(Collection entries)
**********
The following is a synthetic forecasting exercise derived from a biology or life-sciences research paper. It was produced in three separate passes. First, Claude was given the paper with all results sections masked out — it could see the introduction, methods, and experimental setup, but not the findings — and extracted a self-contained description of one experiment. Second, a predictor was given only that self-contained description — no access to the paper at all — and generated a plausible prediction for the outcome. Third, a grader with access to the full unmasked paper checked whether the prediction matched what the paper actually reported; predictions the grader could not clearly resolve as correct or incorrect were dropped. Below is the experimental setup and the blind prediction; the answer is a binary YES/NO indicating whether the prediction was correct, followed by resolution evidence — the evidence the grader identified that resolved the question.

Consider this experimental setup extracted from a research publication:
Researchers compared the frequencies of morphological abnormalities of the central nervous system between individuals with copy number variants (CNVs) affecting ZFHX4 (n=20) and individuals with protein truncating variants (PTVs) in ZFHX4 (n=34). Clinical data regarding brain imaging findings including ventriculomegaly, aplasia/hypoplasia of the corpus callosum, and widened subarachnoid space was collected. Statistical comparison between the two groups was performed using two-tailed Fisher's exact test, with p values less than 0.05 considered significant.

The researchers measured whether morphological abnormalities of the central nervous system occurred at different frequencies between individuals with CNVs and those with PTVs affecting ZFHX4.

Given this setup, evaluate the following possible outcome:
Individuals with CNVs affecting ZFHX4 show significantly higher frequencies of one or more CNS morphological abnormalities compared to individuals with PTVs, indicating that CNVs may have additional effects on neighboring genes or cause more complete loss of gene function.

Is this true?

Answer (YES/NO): YES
**********
• Work request: Please give the number of lines in the data above that include the string "this", and nothing else.

• Task result: 3